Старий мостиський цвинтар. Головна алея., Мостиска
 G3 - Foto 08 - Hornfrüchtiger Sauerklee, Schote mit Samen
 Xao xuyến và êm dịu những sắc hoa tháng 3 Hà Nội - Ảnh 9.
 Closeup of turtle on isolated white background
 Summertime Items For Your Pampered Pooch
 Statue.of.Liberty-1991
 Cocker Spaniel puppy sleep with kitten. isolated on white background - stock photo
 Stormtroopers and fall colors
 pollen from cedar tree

**TASK BRIEF**
The word "white" occurs on certain lines of the material; count those lines and respond with the number only.

**WRITTEN RESPONSE**
2